* **Problem**
Quote the full listing word for word.

** Begin Entries **

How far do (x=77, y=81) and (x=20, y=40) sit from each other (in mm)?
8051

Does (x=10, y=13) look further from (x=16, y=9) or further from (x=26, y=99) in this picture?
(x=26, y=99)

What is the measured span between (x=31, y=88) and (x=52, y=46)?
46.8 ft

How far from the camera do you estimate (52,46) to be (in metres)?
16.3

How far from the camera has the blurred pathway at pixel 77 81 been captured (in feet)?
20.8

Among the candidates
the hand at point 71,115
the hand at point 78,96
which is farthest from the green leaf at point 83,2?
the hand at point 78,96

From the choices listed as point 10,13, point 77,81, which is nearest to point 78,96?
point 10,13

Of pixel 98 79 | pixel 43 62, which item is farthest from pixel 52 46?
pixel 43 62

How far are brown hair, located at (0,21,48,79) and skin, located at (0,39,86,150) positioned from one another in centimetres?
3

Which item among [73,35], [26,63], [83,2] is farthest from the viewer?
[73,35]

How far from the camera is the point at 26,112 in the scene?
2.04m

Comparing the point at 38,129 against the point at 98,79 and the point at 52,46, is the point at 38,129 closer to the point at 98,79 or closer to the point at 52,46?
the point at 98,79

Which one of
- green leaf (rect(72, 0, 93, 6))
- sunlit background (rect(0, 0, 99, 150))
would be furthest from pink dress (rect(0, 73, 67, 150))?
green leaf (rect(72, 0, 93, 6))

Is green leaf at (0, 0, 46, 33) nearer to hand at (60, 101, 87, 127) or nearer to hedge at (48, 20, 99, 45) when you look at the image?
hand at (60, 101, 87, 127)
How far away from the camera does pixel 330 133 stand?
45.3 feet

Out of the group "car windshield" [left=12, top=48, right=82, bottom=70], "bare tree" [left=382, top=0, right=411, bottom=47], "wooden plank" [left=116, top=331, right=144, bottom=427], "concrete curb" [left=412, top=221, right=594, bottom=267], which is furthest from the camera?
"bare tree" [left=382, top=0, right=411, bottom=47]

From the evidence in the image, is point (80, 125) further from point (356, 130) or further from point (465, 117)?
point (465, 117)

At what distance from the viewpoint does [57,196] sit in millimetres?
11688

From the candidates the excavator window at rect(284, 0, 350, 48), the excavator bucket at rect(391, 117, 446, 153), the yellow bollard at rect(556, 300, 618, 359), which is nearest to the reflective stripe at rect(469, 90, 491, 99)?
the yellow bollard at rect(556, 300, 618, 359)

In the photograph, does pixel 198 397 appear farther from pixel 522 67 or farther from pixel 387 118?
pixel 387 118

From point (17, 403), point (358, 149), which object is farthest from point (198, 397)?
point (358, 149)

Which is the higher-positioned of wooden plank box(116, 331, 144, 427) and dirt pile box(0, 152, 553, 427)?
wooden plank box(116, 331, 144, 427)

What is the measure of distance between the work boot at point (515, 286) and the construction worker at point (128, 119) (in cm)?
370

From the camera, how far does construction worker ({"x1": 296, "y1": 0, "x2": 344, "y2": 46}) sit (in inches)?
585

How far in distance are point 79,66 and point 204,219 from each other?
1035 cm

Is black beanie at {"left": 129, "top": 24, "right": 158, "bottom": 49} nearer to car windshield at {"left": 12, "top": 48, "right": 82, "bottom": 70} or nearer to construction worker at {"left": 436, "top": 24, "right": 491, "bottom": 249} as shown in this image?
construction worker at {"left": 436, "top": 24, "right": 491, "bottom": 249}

** End Entries **

* **Solution to this exercise**
How far do (x=77, y=81) and (x=20, y=40) sit from each other (in mm)?
8051

Does (x=10, y=13) look further from (x=16, y=9) or further from (x=26, y=99) in this picture?
(x=26, y=99)

What is the measured span between (x=31, y=88) and (x=52, y=46)?
46.8 ft

How far from the camera do you estimate (52,46) to be (in metres)?
16.3

How far from the camera has the blurred pathway at pixel 77 81 been captured (in feet)?
20.8

Among the candidates
the hand at point 71,115
the hand at point 78,96
which is farthest from the green leaf at point 83,2?
the hand at point 78,96

From the choices listed as point 10,13, point 77,81, which is nearest to point 78,96?
point 10,13

Of pixel 98 79 | pixel 43 62, which item is farthest from pixel 52 46?
pixel 43 62

How far are brown hair, located at (0,21,48,79) and skin, located at (0,39,86,150) positioned from one another in centimetres?
3

Which item among [73,35], [26,63], [83,2] is farthest from the viewer?
[73,35]

How far from the camera is the point at 26,112 in the scene?
2.04m

Comparing the point at 38,129 against the point at 98,79 and the point at 52,46, is the point at 38,129 closer to the point at 98,79 or closer to the point at 52,46?
the point at 98,79

Which one of
- green leaf (rect(72, 0, 93, 6))
- sunlit background (rect(0, 0, 99, 150))
would be furthest from pink dress (rect(0, 73, 67, 150))?
green leaf (rect(72, 0, 93, 6))

Is green leaf at (0, 0, 46, 33) nearer to hand at (60, 101, 87, 127) or nearer to hedge at (48, 20, 99, 45) when you look at the image?
hand at (60, 101, 87, 127)
How far away from the camera does pixel 330 133 stand?
45.3 feet

Out of the group "car windshield" [left=12, top=48, right=82, bottom=70], "bare tree" [left=382, top=0, right=411, bottom=47], "wooden plank" [left=116, top=331, right=144, bottom=427], "concrete curb" [left=412, top=221, right=594, bottom=267], which is furthest from the camera?
"bare tree" [left=382, top=0, right=411, bottom=47]

From the evidence in the image, is point (80, 125) further from point (356, 130) or further from point (465, 117)?
point (465, 117)

At what distance from the viewpoint does [57,196] sit in millimetres?
11688

From the candidates the excavator window at rect(284, 0, 350, 48), the excavator bucket at rect(391, 117, 446, 153), the yellow bollard at rect(556, 300, 618, 359), which is nearest to the reflective stripe at rect(469, 90, 491, 99)?
the yellow bollard at rect(556, 300, 618, 359)

In the photograph, does pixel 198 397 appear farther from pixel 522 67 or farther from pixel 387 118?
pixel 387 118

From point (17, 403), point (358, 149), which object is farthest from point (198, 397)?
point (358, 149)

Which is the higher-positioned of wooden plank box(116, 331, 144, 427) and dirt pile box(0, 152, 553, 427)?
wooden plank box(116, 331, 144, 427)

What is the measure of distance between the work boot at point (515, 286) and the construction worker at point (128, 119) (in cm)?
370

From the camera, how far does construction worker ({"x1": 296, "y1": 0, "x2": 344, "y2": 46}) sit (in inches)?
585

How far in distance are point 79,66 and point 204,219 from each other?
1035 cm

Is black beanie at {"left": 129, "top": 24, "right": 158, "bottom": 49} nearer to car windshield at {"left": 12, "top": 48, "right": 82, "bottom": 70} or nearer to construction worker at {"left": 436, "top": 24, "right": 491, "bottom": 249} as shown in this image?
construction worker at {"left": 436, "top": 24, "right": 491, "bottom": 249}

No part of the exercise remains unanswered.